The John Hopkins University is tracking COVID-19 cases in real time with the help of Esri technologies. How has the Esri team been involved in this effort?
We were pleased to see Johns Hopkins University deploy ArcGIS Dashboard through their own initiative and innovation to share COVID-19 case information with the world. As their dashboard gained international popularity, Esri supported the JHU team with a few cartographic tips, automated data feeds and infrastructure enhancement to manage the viral load for their application.
Esri has also launched the COVID-19 GIS Hub to centralize access to maps and GIS data relating to the Novel Coronavirus. Can you tell us more about this initiative?
ArcGIS Hub is the perfect tool for sharing data, applications and information on COVID-19. Once we noticed the plethora of global and regionalized dashboards being created to support response efforts around COVID-19, we wanted to find a way to organize and share the good work efficiently. ArcGIS Hub works as a “one stop shop” for sharing these resources. The site is being updated regularly with new content that we believe will inform, inspire and educate people about this pandemic and the positive role that spatial information can play.
How can advancements in location technologies and analytics, and Artificial Intelligence help us further in this area?
Location analytics provides useful tools to model behaviors and inform actions.

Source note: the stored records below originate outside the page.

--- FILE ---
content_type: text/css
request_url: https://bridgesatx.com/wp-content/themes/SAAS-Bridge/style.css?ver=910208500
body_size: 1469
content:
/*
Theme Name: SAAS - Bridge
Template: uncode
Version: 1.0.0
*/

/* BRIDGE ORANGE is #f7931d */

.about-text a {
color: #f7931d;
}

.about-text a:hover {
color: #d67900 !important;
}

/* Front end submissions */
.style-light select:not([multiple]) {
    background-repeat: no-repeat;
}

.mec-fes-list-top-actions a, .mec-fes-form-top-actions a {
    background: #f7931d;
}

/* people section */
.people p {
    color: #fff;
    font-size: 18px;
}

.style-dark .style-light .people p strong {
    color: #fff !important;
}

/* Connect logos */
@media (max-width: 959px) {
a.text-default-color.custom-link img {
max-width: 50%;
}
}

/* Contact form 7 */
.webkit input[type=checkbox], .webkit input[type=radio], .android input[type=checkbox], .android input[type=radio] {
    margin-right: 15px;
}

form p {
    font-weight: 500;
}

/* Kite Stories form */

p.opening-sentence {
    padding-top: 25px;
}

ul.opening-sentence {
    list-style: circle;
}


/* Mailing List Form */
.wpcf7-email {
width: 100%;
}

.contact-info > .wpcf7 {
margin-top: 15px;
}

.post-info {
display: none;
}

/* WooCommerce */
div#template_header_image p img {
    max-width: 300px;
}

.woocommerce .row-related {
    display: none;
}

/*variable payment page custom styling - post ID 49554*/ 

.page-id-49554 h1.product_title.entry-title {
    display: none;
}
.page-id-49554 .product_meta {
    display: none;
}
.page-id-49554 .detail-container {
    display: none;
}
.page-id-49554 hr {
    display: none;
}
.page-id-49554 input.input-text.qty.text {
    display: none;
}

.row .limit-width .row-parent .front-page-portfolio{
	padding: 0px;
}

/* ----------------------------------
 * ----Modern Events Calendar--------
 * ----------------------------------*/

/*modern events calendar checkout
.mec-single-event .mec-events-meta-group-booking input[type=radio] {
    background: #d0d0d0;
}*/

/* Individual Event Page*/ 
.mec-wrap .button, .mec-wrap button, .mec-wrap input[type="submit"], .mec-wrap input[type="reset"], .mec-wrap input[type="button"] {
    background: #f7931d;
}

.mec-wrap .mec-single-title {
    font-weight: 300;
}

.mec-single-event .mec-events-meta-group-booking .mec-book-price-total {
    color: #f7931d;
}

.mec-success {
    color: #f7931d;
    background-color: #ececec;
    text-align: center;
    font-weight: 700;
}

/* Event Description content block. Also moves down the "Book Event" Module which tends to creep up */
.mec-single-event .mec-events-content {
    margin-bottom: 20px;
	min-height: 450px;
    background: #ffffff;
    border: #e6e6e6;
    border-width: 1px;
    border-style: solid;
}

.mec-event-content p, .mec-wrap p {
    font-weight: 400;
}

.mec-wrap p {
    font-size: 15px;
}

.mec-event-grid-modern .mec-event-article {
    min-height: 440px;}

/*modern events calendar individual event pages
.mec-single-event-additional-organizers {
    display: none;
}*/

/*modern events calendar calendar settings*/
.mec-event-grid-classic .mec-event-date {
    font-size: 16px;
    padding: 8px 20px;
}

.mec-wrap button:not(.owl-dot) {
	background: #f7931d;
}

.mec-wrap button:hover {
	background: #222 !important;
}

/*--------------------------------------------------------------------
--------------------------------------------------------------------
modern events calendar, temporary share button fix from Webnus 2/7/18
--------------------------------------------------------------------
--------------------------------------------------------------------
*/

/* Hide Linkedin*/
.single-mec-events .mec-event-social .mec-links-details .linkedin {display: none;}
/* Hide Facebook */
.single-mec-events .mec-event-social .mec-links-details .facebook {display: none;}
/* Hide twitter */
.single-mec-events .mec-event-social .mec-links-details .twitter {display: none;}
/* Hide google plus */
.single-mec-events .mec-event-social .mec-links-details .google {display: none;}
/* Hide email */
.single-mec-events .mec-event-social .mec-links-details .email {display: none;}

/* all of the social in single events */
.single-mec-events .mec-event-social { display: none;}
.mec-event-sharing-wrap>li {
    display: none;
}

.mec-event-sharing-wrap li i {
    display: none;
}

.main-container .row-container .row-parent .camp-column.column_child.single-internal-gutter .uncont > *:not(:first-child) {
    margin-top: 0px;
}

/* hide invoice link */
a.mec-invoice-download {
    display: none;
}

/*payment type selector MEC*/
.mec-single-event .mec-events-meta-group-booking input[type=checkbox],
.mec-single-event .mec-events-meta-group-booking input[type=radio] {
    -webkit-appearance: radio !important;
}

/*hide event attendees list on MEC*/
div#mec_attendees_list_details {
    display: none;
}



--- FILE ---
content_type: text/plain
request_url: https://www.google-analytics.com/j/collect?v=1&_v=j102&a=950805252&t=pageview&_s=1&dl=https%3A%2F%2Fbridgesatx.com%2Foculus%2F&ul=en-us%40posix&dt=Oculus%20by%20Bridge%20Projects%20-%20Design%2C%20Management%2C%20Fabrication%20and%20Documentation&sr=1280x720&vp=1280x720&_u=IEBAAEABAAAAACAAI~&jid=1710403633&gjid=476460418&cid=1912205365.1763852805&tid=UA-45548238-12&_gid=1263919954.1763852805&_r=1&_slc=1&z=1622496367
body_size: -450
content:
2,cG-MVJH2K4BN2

From maps that analyze the genetic profile of the virus as it spreads from place to place to AI techniques that make sense of human movement data, we can enhance our understanding of viral transmission, determine if public health recommendations are being followed, and predict whether travel bans and other measures will quell the spread of the disease. Many of these workflows require very large datasets and significant computational capacity to manage the load. ArcGIS has a suite of Big Data and GeoAI tools to support these endeavors.
How can we use this technology more efficiently in combating epidemics such as COVID-19, beyond plotting cases on data portal?
I think we need to recognize that while plotting cases is a critical step to understanding information, emergencies like the COVID-19 pandemic require informed action. The ArcGIS Platform has tools to support actions like gathering and storing foundational data and newly collected data, analyzing inputs, providing decision support, prioritizing resource allocation, performing fieldwork and evaluating outcomes. Every year, we see health organizations deploy more and more of these capabilities to drive entire workflows. Once we move beyond COVID-19 and into “blue skies”, as my preparedness colleagues say, it is my hope that health organizations will review any lessons learned from this experience and begin to put comprehensive systems in place that will further improve response efforts in the future.